TASKS FOR THIS EXERCISE
a - From the espresso thread, list the signs that tell you to stop extending the ratio.
b - In the espresso thread, how long did it take before the first drop of coffee reached the cup?
c - Pick up the espresso thread from where it stops by writing the next reply.

TEXT
○ ○ ○ ○ ○ ○ ○

Keep extending the ratio, until brews go flat/filmy/lack acidity. Then try a click coarser, if sourness appears, go back to shot ratio & grind where it was last good. Make a coupe of brews for all drinkable conditions, there will be some natural variation at any setting/ratio.


----------



## chrsds (Oct 21, 2020)

Reset the grinder to 4 clicks and 45g this morning was much better, sourness had dropped and it was predominantly lacking flavour. I pulled a couple shots and saw a little variation but both being nicer.

I'll try a couple more seconds to compare then work at going coarser. My main thought about dose/grind now is that it was about 25s until the first drop of coffee were in the cup so I guess the adjustments will reduce those numbers?


----------



## MWJB (Feb 28, 2012)

○ ○ ○ ○ ○ ○ ○

INPUT DATA
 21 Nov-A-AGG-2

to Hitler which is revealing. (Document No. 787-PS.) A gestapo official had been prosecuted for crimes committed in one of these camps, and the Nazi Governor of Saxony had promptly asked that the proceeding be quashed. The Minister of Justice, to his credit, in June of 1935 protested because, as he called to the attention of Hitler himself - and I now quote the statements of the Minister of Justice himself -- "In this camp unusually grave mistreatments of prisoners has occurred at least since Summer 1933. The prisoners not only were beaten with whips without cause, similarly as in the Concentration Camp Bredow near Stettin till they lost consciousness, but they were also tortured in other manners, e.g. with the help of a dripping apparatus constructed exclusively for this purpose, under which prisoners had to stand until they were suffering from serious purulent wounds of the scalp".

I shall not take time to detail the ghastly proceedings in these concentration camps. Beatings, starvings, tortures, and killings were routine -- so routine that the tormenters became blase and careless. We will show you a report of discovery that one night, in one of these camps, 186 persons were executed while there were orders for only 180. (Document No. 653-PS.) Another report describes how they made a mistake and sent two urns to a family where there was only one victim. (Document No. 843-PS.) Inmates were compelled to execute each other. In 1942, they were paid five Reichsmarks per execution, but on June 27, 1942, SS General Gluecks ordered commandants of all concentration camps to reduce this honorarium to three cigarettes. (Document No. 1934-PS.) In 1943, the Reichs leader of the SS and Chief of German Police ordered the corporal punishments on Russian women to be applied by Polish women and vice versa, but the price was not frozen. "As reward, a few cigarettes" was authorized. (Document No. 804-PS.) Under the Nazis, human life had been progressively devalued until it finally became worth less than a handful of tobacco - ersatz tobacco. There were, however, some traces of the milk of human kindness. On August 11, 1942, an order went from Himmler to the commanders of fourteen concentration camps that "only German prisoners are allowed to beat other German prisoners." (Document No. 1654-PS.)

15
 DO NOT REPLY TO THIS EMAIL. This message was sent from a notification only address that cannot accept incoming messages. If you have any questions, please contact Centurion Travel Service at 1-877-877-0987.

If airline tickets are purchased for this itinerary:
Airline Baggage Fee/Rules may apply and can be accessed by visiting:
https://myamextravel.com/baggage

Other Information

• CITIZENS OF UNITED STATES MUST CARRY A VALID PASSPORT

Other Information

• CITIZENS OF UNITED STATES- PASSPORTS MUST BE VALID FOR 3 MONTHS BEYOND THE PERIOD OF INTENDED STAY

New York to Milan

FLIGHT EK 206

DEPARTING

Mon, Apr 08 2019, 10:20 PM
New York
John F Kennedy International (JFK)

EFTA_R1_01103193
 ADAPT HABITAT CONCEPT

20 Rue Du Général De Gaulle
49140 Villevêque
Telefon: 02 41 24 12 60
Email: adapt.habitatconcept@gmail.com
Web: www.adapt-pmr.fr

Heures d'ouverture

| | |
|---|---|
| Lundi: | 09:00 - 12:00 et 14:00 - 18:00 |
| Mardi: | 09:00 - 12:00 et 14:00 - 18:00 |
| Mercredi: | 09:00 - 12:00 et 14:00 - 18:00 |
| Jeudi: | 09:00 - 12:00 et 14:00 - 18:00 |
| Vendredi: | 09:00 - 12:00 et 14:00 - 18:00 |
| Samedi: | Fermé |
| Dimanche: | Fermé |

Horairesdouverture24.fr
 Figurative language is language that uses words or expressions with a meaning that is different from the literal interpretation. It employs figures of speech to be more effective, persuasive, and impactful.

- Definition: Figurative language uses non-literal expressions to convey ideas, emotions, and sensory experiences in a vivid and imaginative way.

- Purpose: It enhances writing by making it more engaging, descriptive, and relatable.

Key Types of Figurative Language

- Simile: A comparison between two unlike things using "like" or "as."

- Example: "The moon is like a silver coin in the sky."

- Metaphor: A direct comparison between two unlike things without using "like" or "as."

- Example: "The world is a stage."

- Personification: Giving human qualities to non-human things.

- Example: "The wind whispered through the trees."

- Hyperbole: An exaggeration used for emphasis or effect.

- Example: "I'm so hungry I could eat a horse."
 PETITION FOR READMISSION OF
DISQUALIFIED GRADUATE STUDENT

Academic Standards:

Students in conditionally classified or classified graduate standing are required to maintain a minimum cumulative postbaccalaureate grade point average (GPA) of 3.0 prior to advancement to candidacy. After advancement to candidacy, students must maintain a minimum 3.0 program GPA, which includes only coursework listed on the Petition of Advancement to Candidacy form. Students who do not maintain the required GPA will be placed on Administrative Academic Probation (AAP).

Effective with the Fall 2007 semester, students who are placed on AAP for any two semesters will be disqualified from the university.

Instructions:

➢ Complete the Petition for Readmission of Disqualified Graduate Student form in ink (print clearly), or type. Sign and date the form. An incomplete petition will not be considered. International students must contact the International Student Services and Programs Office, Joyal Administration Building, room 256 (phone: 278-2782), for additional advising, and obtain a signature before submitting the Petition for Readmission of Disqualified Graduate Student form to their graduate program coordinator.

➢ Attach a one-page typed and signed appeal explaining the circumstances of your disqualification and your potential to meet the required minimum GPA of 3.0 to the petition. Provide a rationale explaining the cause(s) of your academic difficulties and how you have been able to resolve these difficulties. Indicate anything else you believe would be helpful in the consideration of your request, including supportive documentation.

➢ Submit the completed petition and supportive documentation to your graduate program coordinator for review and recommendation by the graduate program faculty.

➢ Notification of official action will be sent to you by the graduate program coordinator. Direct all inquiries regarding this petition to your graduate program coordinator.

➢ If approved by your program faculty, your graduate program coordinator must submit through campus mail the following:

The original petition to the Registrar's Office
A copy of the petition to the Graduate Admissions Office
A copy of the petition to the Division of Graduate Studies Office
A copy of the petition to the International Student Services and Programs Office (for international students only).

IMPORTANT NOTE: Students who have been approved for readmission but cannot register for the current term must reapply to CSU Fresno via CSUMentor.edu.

○ ○ ○ ○ ○ ○ ○

ANSWERS TO THE TASKS
a -
- Brews go flat
- Brews go filmy
- Brews lack acidity

b - About 25 seconds.

c -
The longer you pull your shot, the weaker the shot will be, at this point we're concentrating on the flavour, with an eye on building strength back up if needed, once you are happy. Bear in mind, even a weak espresso at 16:45g is four times stronger than any filter coffee & twice as strong as Turkish.

Focus on total time, rather than drips, by the time you see drips, your shot (at 1:3) is a quarter of the way through, rather than just starting. But a 50s overall shot time (guess) suggests you have scope to go another click coarser.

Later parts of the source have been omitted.